- [ТЕКСТОВЫЙ БЛОК]:

▽

Нет у нас портретов Островского поры его молодости. В 1840-е годы фотографии в России еще не водилось, а живописные портреты были привилегией более высокого и состоятельного круга. Да и кому бы пришло в голову тратить холст и масло на увековечение недоучившегося студента, мелкого судейского чиновника?

Но по обрывочным воспоминаниям мы легко представим себе Островского, каким он был в ту пору. Пусть читатель позабудет на минуту позднейшие его изображения – грузного, сырого, лысоватого «мэтра». Перед нами – молодой человек лет двадцати пяти, бледный, высокий, тонкий. Мягкие белокурые волосы его зачесаны назад и открывают высокий лоб. Голубые глаза щурятся застенчиво. Он настороженно глядит на незнакомого собеседника, но стоит слегка расположить его к себе, получить его доверие, как на лице его появляется выражение открытости, простодушия, и улыбается он как-то удивительно добро и приветливо.

Одет он щеголевато, в модный фрак, едва ли не от Винтерфельда, и причесан у Дени. Когда-то ему пришлось отстаивать право следовать моде в аляповато и безвкусно одетом Замоскворечье, и не своей ли юности волнения имел он в виду, когда писал, «как в душе человека, который надевает модный фрак или сюртук, совершается драма…» «Он раз пять подходит к зеркалу поглядеть, не смешон ли он; если идет куда, то крадется сторонкой, как контрабандист; а взгляните на него попристальнее, так он переконфузится до смерти».

△

[Изображения с краткими подписями]
▽

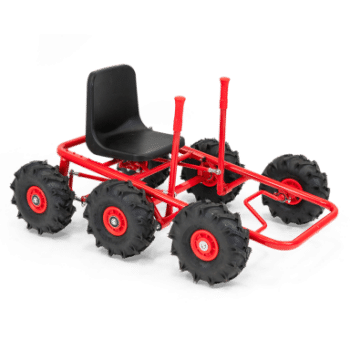 ROSE Go-Kart Groß mit 6 Räder (4rc)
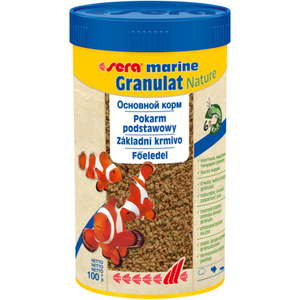 Sera Marin Granules Nature 250 ml granulat pokarm podstawowy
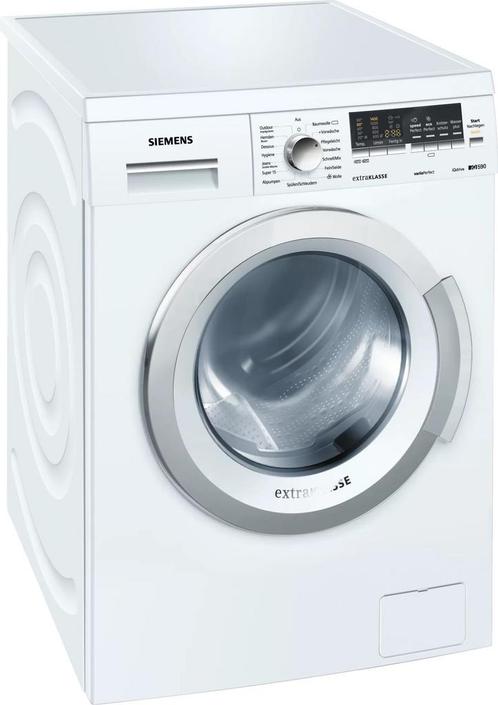 Siemens Wm14q492 Wasmachine 8kg 1400t, Witgoed en Apparatuur, Wasmachines, Zo goed als nieuw, Voorlader, 85 tot 90 cm, Ophalen of Verzenden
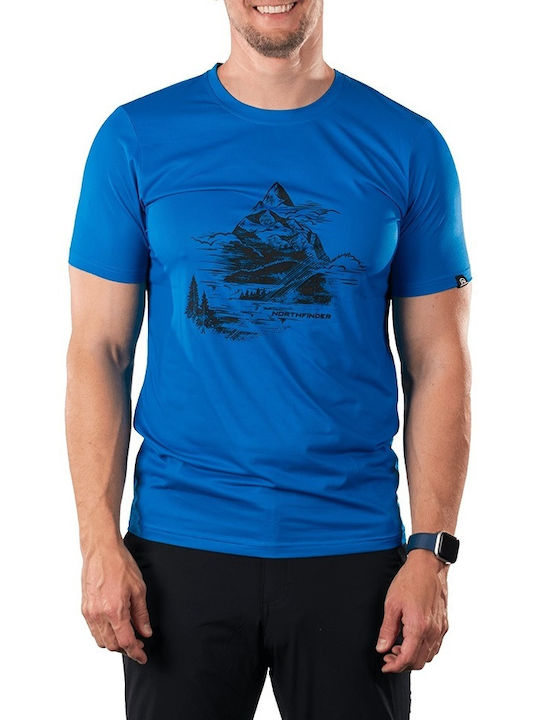 Tricou sport albastru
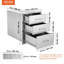 TranquilTrail B7F97401 Natural Gas Grill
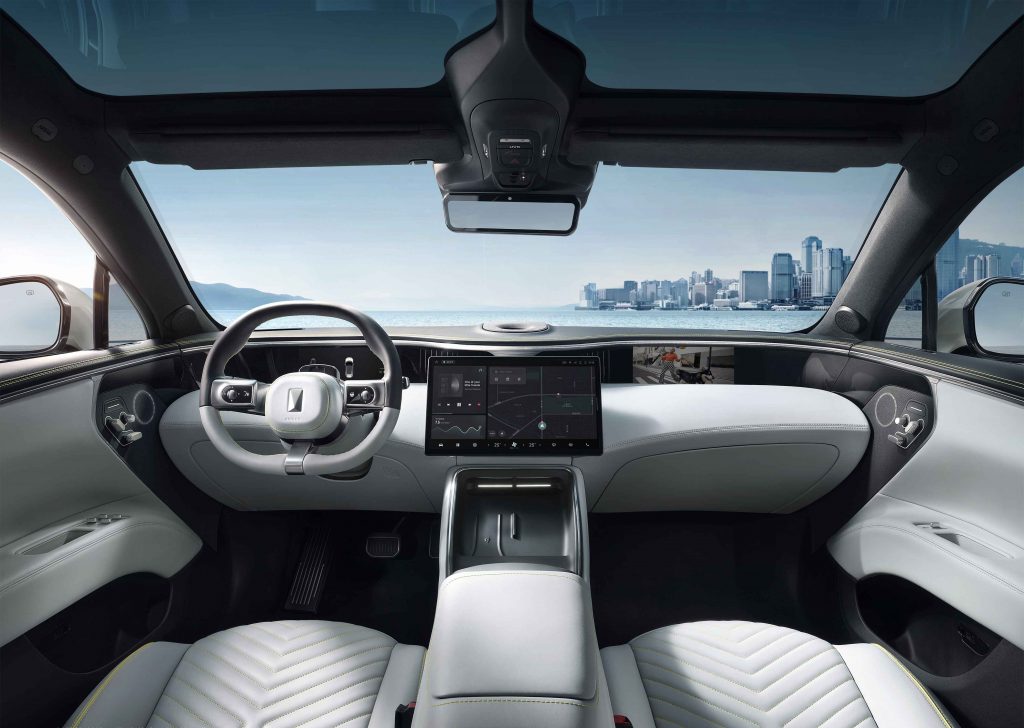 Changan Avatr 11 Cockpit Changan Avatr 11 Cockpit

△

- [ЗАДАНИЕ]: Какого цвета глаза у молодого Островского согласно тексту об Островском?

- [ПОЛЕ ОТВЕТА]: Голубые.